OpenShift AI boosts LLMOps chops with Neural Magic deal

The acquisition of a top contributor to an open source library already linked to OpenShift AI comes as LLMOps fundamentally alters the platform engineering scene.

SALT LAKE CITY -- Red Hat will buy a top contributor to a key LLMOps utility used by OpenShift AI that supports self-hosted large language models on standard hardware.

The deal, for an undisclosed sum, was publicized this week during KubeCon + CloudNativeCon North America as users of the company's internal developer platform gathered at a co-located OpenShift Commons event. Neural Magic, based in Somerville, Mass., specializes in advanced techniques for optimizing the LLMs that underpin generative AI applications to perform well in a variety of IT infrastructure environments. The company was founded in 2018 by an MIT professor and researcher with the goal of decoupling generative AI applications from expensive and often hard-to-find GPU hardware.

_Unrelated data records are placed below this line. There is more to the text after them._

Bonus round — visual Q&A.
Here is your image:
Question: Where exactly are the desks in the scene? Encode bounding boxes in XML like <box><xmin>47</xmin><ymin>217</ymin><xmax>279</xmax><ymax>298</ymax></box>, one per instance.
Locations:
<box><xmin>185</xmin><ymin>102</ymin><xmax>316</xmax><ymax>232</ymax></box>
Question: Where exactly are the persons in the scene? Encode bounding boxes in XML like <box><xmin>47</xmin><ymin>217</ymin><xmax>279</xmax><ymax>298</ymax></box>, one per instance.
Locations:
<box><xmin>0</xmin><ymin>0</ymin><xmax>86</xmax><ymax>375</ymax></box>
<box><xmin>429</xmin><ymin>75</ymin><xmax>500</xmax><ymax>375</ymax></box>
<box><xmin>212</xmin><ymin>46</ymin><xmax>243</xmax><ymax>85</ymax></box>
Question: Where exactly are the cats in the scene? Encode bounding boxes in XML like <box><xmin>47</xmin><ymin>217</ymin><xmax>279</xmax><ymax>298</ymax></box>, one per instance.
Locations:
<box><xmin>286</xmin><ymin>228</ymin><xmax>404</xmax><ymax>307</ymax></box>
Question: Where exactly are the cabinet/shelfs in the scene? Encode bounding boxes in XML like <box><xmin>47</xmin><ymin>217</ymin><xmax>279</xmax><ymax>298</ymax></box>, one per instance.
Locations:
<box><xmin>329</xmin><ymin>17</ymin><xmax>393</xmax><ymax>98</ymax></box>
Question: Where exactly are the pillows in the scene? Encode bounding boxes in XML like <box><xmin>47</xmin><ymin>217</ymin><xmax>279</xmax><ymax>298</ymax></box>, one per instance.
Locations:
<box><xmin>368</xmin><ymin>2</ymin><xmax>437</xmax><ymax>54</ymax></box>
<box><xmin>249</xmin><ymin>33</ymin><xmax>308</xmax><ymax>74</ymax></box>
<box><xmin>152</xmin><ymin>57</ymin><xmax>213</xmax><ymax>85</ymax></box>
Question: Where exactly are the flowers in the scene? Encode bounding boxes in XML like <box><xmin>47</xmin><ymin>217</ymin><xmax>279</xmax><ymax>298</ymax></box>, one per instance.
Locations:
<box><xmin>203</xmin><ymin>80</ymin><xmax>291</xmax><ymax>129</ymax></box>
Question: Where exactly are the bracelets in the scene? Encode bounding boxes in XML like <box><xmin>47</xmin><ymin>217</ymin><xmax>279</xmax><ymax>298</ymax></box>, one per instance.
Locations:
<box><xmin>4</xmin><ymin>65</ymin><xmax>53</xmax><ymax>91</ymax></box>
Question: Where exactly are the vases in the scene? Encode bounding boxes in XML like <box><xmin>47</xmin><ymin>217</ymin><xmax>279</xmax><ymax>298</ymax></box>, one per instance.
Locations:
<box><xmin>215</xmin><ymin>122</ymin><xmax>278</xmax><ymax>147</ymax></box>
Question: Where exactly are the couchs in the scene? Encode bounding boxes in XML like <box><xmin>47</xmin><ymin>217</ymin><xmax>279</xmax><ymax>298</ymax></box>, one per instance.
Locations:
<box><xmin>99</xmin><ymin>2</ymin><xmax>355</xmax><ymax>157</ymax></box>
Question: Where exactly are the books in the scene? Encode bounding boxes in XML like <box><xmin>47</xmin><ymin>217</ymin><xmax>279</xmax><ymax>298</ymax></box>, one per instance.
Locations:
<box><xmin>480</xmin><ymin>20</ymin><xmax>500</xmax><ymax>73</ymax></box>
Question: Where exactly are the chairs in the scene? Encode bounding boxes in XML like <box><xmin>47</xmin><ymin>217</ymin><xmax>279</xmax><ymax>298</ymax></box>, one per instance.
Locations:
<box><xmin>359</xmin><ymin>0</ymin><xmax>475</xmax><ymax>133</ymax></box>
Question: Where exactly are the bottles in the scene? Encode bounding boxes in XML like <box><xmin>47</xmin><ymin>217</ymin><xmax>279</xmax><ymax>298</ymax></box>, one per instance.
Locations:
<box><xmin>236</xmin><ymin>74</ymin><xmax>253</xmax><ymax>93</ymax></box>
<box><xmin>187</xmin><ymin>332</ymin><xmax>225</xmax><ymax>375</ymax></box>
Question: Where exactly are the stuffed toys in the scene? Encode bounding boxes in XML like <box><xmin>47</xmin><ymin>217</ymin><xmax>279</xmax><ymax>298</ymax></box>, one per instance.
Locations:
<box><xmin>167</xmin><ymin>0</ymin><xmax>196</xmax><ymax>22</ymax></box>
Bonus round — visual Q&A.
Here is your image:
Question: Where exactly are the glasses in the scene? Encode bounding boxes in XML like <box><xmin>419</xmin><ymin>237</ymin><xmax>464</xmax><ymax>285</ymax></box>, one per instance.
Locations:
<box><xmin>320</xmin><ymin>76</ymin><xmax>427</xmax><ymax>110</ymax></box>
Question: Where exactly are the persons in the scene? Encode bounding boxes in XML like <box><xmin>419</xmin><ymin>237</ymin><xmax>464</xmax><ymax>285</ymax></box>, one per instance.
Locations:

Neural Magic's focus on widening infrastructure support for LLMs is in keeping with both Red Hat's hybrid cloud strategy for its developer platforms and commitment earlier this year to support open source AI models, according to company officials.

"We see the future of AI being accelerated through open [source]," Red Hat CTO Chris Wright said during a press conference Tuesday. "Our goal is to build this scalable, trainable AI infrastructure that allows our customers to deploy their workloads, train their workloads and deploy inferencing anywhere that makes sense for their business."

Neural Magic employs two of the Top 10 contributors to the vLLM project, described on its GitHub page as "a high-throughput and memory efficient inference and serving engine for LLMs." The vLLM library has shipped as part of Red Hat's RHEL AI and OpenShift AI project since midyear.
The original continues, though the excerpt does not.